▶ **本文**
━━━━━━━━━━━━━━━━
合同採用試験は07年11月にスタート。参加者は、1回目は124人だったが、08年8月に開催した2回目には172人、3度目の今回は286人まで増えた。今回の参加者のうち、10年3月の卒業予定者が約40%、転職希望者が35%、残りは今年3月の卒業予定者で、転職希望者以外は、福祉関係の学部に通う大学生が大半だという。
同センター人材情報室の中村孝一室長は、「大学生の福祉施設への就職はこれまで、実習が終わる4年生の9月から活動を始めるのが普通だったが、一般企業に就職を希望する学生であれば3年生の秋には活動を始めるため、福祉業界を希望する学生に焦りがあるのでは」と見ている。
就職活動を早めることになる合同採用試験について、大学関係者からは「学生を焦らせないで」という声と「早くから就職を意識した方がいい」という声があり、評価は分かれるという。今回の試験に受かった場合、面接を受ける権利は2年間保持されるが、10年3月に卒業予定の大学3年生などは、09年の夏以降に行われる面接を受けることになるという。
━━━━━━━━━━━━━━━━
▶ **提供資料**
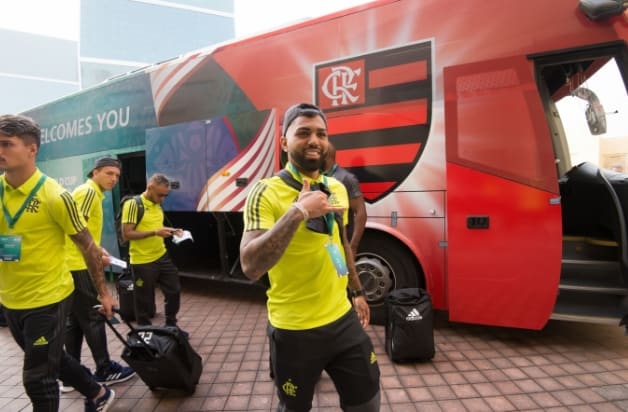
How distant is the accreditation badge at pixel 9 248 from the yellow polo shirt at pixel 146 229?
69.8 inches

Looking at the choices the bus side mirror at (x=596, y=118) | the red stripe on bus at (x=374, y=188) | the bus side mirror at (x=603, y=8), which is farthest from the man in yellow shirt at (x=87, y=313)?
the bus side mirror at (x=596, y=118)

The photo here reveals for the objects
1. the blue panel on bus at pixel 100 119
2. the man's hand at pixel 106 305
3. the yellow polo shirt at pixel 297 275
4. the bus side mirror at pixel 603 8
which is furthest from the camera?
the blue panel on bus at pixel 100 119

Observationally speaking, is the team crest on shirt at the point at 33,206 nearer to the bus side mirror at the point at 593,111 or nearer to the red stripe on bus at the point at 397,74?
the red stripe on bus at the point at 397,74

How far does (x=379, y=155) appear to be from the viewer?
3676mm

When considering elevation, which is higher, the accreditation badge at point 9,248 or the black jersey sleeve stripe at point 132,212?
the black jersey sleeve stripe at point 132,212

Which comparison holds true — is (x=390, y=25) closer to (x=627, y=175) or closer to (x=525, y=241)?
(x=525, y=241)

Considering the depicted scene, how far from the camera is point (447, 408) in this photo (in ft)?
8.20

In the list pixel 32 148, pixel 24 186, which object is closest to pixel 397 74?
pixel 32 148

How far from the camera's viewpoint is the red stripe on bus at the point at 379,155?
3537mm

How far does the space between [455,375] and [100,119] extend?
646 centimetres

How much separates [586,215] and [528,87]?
6.94ft

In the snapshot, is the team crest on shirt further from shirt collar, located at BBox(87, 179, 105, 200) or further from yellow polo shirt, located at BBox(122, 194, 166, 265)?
yellow polo shirt, located at BBox(122, 194, 166, 265)

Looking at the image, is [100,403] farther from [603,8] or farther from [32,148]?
[603,8]

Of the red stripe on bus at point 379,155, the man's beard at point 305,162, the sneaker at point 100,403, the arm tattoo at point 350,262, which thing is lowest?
the sneaker at point 100,403
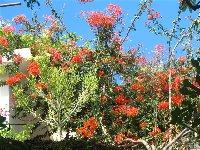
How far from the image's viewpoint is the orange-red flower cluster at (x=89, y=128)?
12.2 meters

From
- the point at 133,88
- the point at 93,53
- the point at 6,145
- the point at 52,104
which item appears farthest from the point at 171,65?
the point at 6,145

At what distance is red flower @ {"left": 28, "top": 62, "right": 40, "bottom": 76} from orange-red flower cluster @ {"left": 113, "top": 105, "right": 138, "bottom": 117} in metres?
2.46

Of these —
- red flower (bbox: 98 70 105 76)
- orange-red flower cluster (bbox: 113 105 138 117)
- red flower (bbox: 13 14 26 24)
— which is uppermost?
red flower (bbox: 13 14 26 24)

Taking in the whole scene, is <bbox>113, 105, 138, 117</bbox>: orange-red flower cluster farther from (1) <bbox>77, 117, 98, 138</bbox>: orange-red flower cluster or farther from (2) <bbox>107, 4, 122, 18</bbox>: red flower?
(2) <bbox>107, 4, 122, 18</bbox>: red flower

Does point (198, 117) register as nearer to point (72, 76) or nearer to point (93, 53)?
point (72, 76)

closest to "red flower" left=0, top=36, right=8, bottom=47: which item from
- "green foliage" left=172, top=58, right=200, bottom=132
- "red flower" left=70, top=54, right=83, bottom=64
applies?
"red flower" left=70, top=54, right=83, bottom=64

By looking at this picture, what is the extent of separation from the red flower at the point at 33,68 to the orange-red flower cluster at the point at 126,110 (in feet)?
8.09

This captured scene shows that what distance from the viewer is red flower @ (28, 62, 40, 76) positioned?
13087mm

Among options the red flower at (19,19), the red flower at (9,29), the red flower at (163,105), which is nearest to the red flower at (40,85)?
the red flower at (9,29)

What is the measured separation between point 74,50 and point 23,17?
243 cm

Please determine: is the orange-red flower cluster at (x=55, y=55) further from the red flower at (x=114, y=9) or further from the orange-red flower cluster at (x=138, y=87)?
the orange-red flower cluster at (x=138, y=87)

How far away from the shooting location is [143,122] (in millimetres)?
12859

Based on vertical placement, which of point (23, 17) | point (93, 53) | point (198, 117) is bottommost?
point (198, 117)

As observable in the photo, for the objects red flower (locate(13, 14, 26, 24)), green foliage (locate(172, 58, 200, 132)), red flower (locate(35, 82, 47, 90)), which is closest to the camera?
green foliage (locate(172, 58, 200, 132))
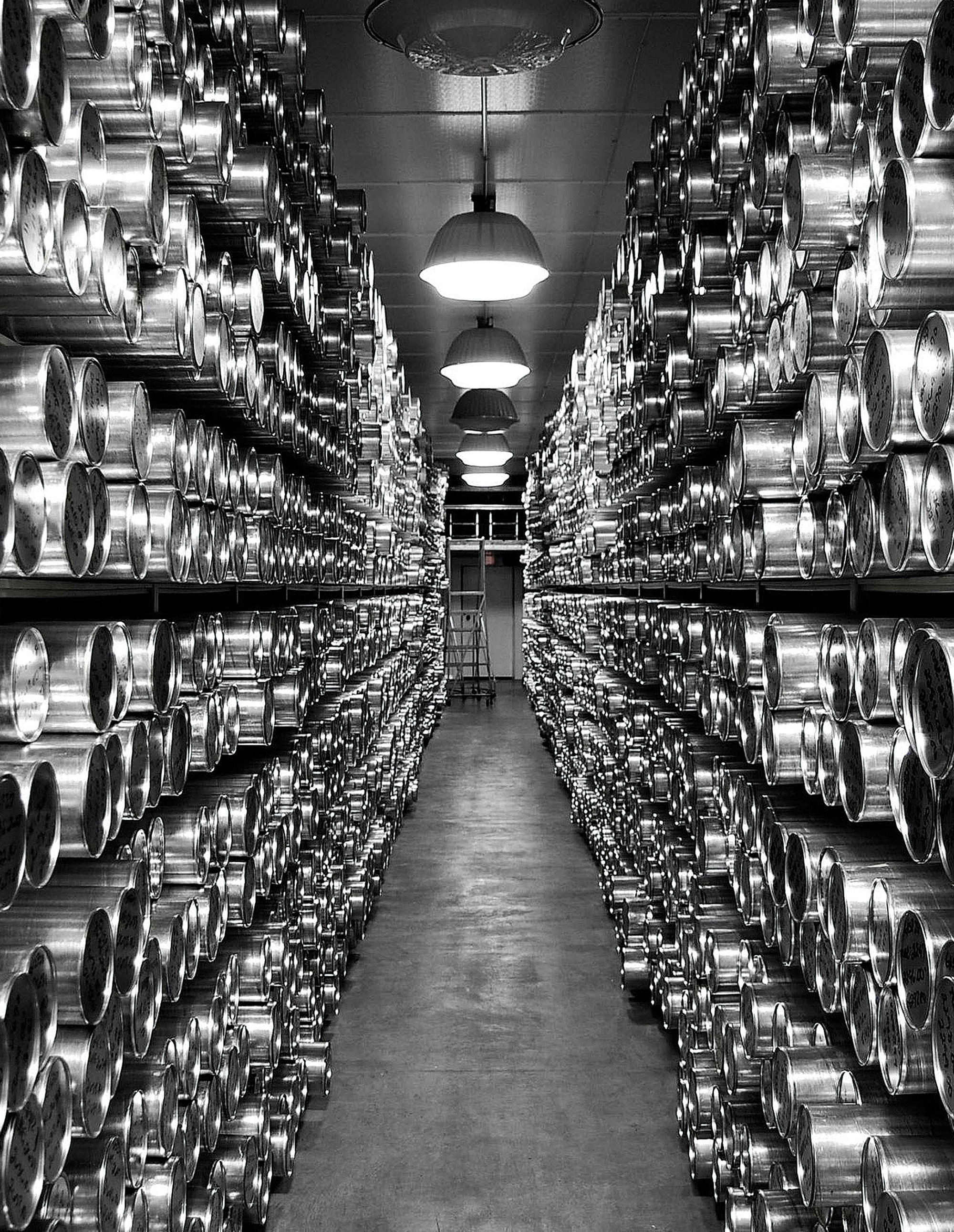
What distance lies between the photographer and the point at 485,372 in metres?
8.23

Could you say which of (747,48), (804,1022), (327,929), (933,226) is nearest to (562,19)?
(747,48)

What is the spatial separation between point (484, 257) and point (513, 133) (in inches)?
50.9

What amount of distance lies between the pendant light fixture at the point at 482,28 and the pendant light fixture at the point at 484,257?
76.1 inches

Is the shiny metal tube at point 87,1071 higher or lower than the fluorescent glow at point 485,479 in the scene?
Result: lower

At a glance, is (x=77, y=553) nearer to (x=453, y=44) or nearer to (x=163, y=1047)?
(x=163, y=1047)

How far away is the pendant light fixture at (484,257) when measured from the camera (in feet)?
18.9

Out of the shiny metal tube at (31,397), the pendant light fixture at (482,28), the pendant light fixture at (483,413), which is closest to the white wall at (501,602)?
the pendant light fixture at (483,413)

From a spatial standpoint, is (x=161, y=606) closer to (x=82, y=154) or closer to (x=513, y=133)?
(x=82, y=154)

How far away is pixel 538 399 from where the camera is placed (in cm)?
1598

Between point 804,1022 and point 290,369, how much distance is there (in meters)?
2.66

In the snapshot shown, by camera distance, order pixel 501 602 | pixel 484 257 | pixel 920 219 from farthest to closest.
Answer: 1. pixel 501 602
2. pixel 484 257
3. pixel 920 219

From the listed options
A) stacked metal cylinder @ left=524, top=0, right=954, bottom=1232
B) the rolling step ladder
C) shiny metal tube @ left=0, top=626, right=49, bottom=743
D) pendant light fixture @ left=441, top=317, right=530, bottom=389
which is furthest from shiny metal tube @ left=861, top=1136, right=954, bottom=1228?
the rolling step ladder

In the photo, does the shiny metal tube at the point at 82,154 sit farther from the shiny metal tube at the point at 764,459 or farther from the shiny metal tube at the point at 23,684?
the shiny metal tube at the point at 764,459

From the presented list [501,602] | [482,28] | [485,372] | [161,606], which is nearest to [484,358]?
[485,372]
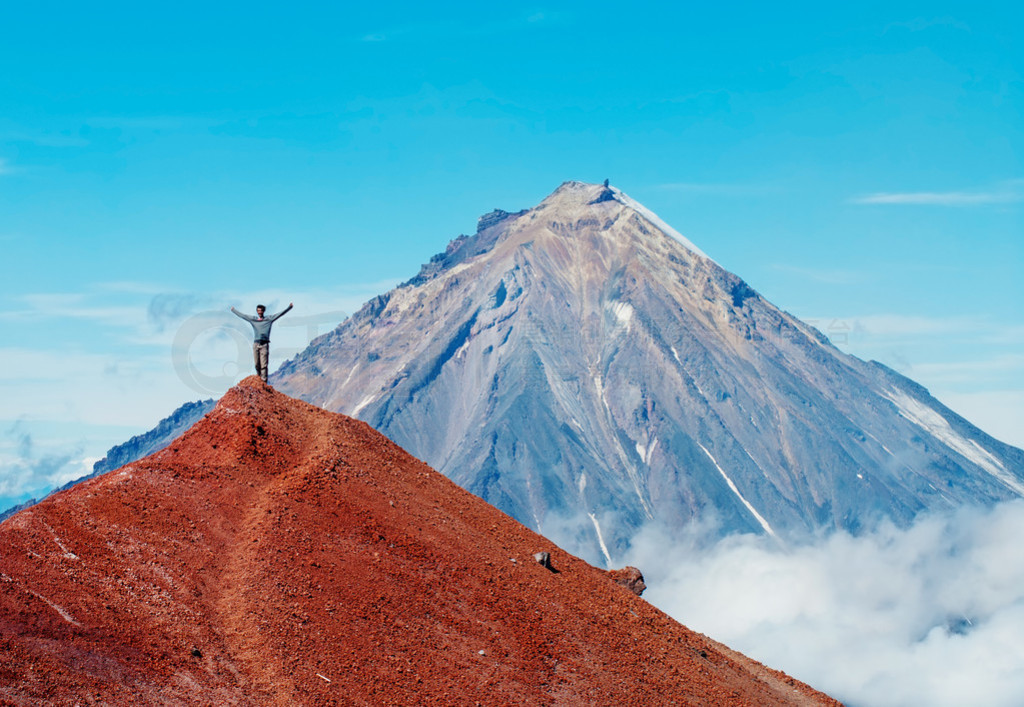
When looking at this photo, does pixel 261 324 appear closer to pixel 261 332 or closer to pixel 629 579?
pixel 261 332

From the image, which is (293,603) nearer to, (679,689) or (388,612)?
(388,612)

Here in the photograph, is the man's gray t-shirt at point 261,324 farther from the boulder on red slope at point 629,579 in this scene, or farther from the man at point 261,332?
the boulder on red slope at point 629,579

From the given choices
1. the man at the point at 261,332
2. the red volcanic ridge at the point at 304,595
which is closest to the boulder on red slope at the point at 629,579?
the red volcanic ridge at the point at 304,595

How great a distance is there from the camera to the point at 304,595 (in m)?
23.1

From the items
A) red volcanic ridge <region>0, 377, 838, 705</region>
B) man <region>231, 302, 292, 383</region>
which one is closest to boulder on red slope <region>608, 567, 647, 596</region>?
red volcanic ridge <region>0, 377, 838, 705</region>

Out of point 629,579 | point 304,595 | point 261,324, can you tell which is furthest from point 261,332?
point 629,579

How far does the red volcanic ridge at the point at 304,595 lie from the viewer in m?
19.8

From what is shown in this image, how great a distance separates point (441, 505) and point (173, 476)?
7.76 m

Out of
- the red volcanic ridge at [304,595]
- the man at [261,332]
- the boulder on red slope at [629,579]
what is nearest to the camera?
the red volcanic ridge at [304,595]

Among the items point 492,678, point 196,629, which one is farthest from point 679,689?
point 196,629

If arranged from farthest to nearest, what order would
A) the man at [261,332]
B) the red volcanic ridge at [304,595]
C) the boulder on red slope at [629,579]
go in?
the boulder on red slope at [629,579] < the man at [261,332] < the red volcanic ridge at [304,595]

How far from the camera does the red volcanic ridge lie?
19.8 meters

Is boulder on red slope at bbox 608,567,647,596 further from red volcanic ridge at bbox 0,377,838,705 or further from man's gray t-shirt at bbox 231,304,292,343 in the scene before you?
man's gray t-shirt at bbox 231,304,292,343

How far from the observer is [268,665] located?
21.0 metres
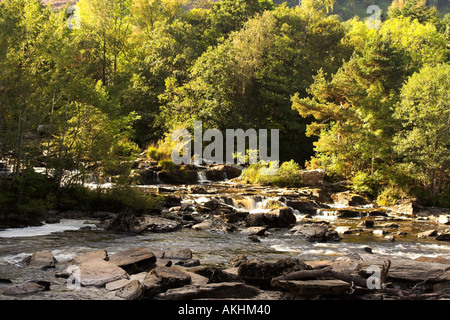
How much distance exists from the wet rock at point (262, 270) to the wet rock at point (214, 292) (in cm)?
71

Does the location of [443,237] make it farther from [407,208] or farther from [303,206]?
[303,206]

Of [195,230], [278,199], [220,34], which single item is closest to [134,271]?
[195,230]

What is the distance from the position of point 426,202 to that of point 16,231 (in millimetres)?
20918

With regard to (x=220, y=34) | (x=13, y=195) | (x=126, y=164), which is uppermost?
(x=220, y=34)

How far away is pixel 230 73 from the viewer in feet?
126

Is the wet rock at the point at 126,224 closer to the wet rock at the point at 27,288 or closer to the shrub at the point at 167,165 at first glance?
the wet rock at the point at 27,288

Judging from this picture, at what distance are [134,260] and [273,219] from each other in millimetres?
8616

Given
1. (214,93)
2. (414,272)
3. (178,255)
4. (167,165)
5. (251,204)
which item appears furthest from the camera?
(214,93)

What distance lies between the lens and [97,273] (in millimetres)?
8883

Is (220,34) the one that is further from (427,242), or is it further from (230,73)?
(427,242)

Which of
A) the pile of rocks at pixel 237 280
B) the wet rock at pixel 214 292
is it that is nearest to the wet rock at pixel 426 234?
the pile of rocks at pixel 237 280

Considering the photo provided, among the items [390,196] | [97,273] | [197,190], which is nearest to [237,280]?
[97,273]

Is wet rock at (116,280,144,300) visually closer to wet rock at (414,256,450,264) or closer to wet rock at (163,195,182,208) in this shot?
wet rock at (414,256,450,264)

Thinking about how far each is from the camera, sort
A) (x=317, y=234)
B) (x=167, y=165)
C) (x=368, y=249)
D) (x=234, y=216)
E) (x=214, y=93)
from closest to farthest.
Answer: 1. (x=368, y=249)
2. (x=317, y=234)
3. (x=234, y=216)
4. (x=167, y=165)
5. (x=214, y=93)
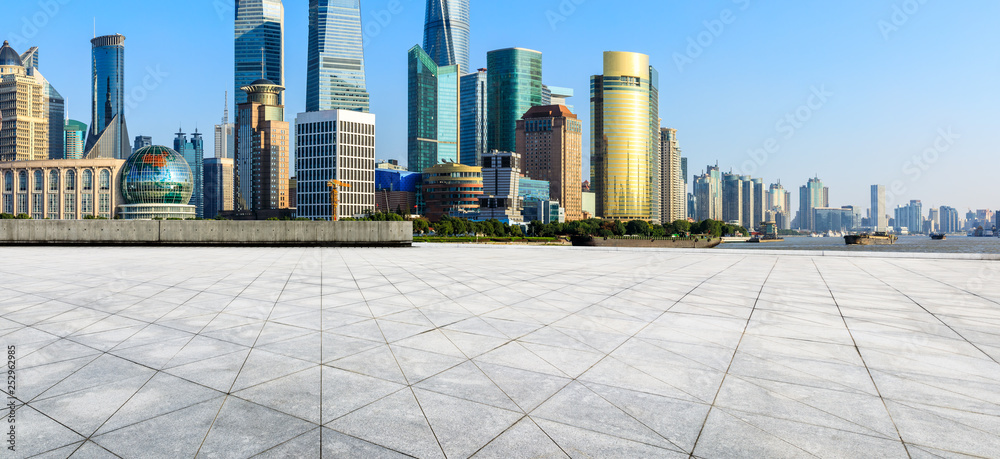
━━━━━━━━━━━━━━━━
▶ **課題**
(a) 本文について、次の問いに答えてください。
(i) 1回目の合同採用試験の参加者は何人でしたか。
(ii) 一般企業への就職を希望する学生は、何年生のいつごろ活動を始めるとされていますか。
(iii) 試験に合格した場合、面接を受ける権利は何年間保持されますか。
(b) 本文の内容を2文で要約してください。
(c) 本文のうち、「合同採用試験は07年11月に」から「に通う大学生が大半だという。」までの部分を一字一句変えずに書き写してください。
提供資料の各行は、本文の内容とは関係がありません。

▶ **課題別の解答**
(a)
(i) 124人
(ii) 3年生の秋
(iii) 2年間

(b) 合同採用試験は07年11月に始まり、参加者は1回目の124人から3度目の今回の286人まで増えた。就職活動を早めることになるこの試験について大学関係者の評価は分かれており、合格した場合の面接を受ける権利は2年間保持される。

(c)
合同採用試験は07年11月にスタート。参加者は、1回目は124人だったが、08年8月に開催した2回目には172人、3度目の今回は286人まで増えた。今回の参加者のうち、10年3月の卒業予定者が約40%、転職希望者が35%、残りは今年3月の卒業予定者で、転職希望者以外は、福祉関係の学部に通う大学生が大半だという。